Les deux habiles et effrontés courtisans commencèrent par s’adresser à l’amour-propre du prince de Conti, et lui représentèrent qu’il n’avait point à Bordeaux le pouvoir qui lui était dû, et qu’il était traité beaucoup trop légèrement par Lenet et surtout par Marsin. Ils lui insinuèrent que M. Le Prince, à Paris, dans ses négociations secrètes avec la cour, avait fort négligé ses intérêts, tandis que Condé n’avait jamais cessé de réclamer pour son frère l’important gouvernement de Provence à la place de celui de Champagne et de Brie.
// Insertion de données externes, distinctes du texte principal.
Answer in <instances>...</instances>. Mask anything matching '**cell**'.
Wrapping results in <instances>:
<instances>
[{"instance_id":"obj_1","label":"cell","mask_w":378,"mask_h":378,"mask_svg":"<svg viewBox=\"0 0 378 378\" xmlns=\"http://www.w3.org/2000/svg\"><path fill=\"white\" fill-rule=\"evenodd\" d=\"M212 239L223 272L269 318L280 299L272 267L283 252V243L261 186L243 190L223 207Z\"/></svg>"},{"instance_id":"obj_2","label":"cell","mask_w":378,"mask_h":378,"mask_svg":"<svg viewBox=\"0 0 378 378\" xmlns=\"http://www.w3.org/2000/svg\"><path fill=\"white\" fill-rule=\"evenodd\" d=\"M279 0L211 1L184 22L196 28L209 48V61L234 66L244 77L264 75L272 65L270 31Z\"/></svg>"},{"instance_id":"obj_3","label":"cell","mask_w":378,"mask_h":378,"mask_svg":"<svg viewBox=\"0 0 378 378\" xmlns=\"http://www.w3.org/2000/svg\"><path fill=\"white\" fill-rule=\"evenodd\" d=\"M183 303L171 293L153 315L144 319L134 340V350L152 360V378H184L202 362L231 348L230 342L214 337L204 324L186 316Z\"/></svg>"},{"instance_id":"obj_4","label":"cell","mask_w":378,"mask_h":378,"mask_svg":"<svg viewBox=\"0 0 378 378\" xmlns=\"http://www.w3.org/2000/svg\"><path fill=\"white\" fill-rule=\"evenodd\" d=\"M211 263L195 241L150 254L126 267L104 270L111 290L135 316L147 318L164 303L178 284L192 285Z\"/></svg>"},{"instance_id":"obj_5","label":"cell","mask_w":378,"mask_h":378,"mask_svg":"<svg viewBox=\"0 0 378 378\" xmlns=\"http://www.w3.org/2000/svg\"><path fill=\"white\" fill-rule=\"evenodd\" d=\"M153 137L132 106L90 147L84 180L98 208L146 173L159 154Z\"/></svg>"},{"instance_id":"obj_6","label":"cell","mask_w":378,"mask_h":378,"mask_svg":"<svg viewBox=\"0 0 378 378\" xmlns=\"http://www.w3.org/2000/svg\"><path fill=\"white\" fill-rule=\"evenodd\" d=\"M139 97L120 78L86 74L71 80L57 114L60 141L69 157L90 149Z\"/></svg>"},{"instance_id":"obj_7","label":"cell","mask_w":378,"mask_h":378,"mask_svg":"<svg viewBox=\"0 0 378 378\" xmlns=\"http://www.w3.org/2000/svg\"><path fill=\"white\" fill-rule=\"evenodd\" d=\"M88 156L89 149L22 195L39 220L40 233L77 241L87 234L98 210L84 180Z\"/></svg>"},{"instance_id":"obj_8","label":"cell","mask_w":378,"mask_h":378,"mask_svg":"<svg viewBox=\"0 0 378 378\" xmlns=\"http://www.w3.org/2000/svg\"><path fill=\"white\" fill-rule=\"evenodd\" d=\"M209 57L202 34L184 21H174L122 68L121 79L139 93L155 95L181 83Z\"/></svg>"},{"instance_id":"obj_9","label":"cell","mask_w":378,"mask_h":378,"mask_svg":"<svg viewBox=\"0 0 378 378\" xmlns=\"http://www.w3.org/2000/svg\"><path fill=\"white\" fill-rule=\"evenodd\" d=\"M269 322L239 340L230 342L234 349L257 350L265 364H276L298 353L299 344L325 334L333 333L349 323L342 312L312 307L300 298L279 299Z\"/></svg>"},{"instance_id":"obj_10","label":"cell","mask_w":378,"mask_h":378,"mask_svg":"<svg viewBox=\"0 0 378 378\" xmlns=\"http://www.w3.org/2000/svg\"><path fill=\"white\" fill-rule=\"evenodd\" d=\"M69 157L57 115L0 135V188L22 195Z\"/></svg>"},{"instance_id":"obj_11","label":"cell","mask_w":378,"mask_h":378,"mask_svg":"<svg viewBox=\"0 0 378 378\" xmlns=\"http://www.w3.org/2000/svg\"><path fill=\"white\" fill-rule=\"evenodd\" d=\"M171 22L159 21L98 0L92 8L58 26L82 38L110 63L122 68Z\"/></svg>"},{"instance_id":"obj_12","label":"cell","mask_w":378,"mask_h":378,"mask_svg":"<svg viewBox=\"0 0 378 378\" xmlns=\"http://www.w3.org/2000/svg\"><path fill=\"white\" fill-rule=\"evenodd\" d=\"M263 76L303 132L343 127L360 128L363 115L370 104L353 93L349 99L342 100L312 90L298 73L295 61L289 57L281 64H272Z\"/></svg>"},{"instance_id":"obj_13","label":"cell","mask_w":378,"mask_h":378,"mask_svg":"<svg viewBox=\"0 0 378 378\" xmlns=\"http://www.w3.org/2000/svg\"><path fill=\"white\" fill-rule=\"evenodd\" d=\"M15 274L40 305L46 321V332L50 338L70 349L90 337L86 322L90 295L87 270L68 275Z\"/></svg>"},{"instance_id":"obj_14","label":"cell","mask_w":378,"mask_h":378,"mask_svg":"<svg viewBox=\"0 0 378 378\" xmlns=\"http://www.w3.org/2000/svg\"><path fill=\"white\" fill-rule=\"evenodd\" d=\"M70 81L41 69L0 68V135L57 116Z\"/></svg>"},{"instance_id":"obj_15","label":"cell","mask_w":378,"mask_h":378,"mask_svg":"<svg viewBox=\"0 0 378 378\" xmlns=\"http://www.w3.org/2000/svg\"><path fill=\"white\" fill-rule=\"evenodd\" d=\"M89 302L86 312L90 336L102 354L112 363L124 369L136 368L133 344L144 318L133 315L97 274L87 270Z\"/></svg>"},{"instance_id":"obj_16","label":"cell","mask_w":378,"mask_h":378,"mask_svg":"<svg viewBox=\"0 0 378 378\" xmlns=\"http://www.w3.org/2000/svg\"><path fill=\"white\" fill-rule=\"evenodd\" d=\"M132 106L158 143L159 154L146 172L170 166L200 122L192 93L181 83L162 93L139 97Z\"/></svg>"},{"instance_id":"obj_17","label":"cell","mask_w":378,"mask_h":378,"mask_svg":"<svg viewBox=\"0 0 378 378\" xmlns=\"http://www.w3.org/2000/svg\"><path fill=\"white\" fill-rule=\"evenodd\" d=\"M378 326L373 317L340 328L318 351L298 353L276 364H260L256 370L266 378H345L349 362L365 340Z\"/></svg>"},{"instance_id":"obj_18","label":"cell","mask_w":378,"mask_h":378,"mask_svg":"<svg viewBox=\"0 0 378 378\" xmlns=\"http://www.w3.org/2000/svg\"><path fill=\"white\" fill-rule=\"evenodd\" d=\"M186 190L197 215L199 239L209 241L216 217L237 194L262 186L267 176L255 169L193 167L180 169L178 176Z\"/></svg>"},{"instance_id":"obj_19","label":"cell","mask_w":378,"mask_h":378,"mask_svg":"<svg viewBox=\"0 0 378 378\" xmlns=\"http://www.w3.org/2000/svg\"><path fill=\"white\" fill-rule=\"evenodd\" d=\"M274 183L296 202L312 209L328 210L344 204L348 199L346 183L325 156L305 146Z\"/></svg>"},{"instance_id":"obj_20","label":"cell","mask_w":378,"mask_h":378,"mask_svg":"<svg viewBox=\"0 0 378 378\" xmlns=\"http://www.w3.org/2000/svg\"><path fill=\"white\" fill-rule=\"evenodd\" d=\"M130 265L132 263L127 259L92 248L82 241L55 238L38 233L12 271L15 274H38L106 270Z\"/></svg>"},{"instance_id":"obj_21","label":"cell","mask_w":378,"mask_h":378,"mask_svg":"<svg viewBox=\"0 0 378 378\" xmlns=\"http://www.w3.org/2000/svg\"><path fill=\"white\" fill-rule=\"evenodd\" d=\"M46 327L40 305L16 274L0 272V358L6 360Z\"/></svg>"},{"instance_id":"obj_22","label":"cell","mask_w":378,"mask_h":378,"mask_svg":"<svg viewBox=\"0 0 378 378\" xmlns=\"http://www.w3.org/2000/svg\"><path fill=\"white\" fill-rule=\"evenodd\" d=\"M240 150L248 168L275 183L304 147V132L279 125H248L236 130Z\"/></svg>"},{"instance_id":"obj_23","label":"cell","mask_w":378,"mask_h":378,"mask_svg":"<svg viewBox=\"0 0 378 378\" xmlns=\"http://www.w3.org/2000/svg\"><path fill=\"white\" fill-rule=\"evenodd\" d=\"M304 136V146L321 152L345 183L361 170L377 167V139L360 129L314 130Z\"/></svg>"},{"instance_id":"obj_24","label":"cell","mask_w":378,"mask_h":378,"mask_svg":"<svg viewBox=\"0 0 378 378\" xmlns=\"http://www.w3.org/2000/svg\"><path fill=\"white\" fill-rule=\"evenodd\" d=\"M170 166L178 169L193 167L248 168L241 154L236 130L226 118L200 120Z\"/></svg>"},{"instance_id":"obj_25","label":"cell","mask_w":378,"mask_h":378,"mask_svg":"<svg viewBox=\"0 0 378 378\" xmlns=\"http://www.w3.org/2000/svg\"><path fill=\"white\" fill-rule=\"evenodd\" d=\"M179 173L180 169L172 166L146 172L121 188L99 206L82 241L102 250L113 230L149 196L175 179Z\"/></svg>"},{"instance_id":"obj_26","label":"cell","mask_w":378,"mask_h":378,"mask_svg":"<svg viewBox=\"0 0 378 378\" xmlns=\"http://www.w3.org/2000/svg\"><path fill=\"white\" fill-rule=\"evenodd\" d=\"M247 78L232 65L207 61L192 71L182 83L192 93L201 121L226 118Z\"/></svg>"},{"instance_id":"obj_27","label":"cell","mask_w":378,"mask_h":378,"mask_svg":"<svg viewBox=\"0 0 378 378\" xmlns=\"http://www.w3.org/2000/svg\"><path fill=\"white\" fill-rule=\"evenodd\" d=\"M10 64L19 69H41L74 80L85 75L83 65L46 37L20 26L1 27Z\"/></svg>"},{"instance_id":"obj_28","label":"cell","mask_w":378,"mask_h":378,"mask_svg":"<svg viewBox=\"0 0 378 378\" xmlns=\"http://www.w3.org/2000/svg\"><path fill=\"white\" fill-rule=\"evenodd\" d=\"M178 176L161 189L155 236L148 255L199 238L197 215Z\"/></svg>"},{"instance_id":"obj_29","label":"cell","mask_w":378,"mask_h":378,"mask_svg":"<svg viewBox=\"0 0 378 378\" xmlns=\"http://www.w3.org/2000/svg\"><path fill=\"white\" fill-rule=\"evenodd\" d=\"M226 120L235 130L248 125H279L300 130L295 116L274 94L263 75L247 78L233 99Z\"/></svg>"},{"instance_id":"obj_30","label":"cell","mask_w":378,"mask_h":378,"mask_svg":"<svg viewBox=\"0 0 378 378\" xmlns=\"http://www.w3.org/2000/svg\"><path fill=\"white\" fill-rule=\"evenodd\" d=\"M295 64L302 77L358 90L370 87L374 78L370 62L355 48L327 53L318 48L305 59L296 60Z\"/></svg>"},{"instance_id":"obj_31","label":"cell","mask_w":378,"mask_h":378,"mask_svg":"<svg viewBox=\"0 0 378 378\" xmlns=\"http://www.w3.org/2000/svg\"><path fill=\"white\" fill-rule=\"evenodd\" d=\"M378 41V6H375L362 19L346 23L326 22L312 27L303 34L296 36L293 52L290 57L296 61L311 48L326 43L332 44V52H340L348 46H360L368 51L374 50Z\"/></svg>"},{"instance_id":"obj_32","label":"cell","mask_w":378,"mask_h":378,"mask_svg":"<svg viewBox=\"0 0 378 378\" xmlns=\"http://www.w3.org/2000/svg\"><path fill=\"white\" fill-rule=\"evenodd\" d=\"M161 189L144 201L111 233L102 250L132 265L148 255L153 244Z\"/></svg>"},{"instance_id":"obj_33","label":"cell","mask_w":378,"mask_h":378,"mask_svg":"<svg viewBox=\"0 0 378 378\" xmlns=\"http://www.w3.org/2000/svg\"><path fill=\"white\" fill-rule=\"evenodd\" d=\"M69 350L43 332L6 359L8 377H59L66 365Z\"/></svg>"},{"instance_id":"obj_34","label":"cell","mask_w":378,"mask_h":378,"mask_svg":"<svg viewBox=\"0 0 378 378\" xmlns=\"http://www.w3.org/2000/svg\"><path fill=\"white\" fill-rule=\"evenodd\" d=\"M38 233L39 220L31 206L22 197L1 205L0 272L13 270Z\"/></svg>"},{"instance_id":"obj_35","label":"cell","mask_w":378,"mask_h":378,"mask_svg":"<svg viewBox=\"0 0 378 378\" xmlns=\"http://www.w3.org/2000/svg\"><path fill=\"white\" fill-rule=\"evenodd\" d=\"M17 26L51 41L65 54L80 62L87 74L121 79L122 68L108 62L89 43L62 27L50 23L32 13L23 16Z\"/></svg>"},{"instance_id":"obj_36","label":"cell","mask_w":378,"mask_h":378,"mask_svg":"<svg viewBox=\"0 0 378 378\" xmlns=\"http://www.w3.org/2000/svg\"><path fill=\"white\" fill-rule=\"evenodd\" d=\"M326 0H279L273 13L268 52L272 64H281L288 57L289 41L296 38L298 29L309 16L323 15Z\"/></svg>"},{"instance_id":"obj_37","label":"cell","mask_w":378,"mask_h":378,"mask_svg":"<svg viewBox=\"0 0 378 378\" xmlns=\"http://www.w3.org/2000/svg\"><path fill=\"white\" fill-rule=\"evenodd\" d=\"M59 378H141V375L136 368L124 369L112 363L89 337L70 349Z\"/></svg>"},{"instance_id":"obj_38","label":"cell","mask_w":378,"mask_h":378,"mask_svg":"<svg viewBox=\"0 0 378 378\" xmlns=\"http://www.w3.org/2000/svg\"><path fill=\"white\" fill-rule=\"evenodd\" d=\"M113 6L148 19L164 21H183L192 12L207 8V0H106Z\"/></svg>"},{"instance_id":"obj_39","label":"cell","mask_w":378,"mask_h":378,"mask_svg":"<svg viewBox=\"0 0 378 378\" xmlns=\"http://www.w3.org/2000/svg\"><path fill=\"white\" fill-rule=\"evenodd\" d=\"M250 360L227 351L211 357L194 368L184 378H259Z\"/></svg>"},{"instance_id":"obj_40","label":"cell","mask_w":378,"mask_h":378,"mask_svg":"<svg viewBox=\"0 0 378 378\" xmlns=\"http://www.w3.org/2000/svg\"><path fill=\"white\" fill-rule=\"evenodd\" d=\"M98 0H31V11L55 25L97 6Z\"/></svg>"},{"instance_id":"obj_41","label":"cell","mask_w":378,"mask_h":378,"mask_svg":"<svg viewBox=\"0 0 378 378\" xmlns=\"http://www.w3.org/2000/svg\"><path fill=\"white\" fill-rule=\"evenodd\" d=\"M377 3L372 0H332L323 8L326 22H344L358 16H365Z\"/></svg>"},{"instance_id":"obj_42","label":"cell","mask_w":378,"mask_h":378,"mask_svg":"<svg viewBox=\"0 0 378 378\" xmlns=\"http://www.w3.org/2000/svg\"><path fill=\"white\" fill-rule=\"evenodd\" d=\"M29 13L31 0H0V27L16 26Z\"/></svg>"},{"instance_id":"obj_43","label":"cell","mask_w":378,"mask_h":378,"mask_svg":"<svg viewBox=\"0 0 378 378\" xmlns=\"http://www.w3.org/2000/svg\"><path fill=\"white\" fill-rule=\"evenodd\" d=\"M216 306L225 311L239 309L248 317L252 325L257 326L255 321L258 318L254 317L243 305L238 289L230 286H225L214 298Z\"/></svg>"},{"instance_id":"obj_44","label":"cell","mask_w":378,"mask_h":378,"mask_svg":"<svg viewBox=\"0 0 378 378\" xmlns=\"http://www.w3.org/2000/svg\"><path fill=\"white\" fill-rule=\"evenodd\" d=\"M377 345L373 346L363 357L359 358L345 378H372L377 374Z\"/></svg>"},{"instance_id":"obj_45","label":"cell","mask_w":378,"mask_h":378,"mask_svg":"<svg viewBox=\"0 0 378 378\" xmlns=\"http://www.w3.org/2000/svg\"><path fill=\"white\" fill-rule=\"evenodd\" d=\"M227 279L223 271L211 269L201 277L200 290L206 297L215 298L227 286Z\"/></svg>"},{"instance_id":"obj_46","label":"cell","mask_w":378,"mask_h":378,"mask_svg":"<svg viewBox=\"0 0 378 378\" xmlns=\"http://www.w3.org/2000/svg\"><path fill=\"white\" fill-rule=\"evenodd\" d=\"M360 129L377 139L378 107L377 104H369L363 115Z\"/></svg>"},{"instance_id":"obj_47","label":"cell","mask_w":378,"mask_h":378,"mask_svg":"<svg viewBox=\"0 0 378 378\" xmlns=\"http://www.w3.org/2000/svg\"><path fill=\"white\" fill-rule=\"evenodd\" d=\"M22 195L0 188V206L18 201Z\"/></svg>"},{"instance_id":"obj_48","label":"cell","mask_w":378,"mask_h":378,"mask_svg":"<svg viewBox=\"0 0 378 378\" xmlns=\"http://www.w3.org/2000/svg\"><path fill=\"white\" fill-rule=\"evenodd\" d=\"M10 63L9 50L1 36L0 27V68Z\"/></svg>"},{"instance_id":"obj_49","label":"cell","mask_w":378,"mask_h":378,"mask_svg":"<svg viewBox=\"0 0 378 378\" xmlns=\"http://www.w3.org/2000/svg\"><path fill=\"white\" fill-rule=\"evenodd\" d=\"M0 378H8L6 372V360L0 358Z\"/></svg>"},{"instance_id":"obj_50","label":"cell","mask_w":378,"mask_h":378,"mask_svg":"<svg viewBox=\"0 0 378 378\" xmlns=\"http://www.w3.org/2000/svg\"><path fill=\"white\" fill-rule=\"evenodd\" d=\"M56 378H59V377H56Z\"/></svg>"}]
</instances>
Ils ne manquèrent pas de lui faire sentir le ridicule de ses sentimens passionnés pour une sœur qui n’était pas du tout l’Uranie qu’il se figurait, et ne s’en tenait point à des adorations platoniques comme les siennes, qui depuis plusieurs années avait, sans qu’il s’en doutât[1], pour amant déclaré La Rochefoucauld, qui venait de commencer une intrigue nouvelle avec le duc de Nemours, et avait peut-être quelque secret favori parmi les jeunes et brillans officiers empressés à lui faire la cour. Et ici nous-même, recherchant par-dessus tout la vérité et n’ignorant pas que la punition d’une faute est presque toujours d’en amener d’autres, nous avons voulu savoir si la conduite de Mme de Longueville à Bordeaux avait fourni quelque prétexte à ce dernier propos, et voici tout ce que nous avons pu trouver. Lenet dit qu’à Bordeaux le marquis de Gerzé s’attacha un moment à Mme de Longueville[2]; mais lui, qui

  1. Retz, t. Ier, p. 186 : « M. de La Rochefoucauld faisoit croire à M. Le prince de Conti qu’il le servoit dans la passion qu’il avoit pour madame sa sœur, et lui et elle, de concert, l’avoient tellement aveuglé, que plus de quatre ans encore après il ne se doutoit de quoi que ce soit. »
  2. Lenet, p. 540 : « Gerzé s’attachoit à la duchesse de Longueville. Je crus avoir eu l’occasion de l’observer ; j’en donnai avis au prince (de Condé). » Cette observation n’est pas répétée dans Lenet.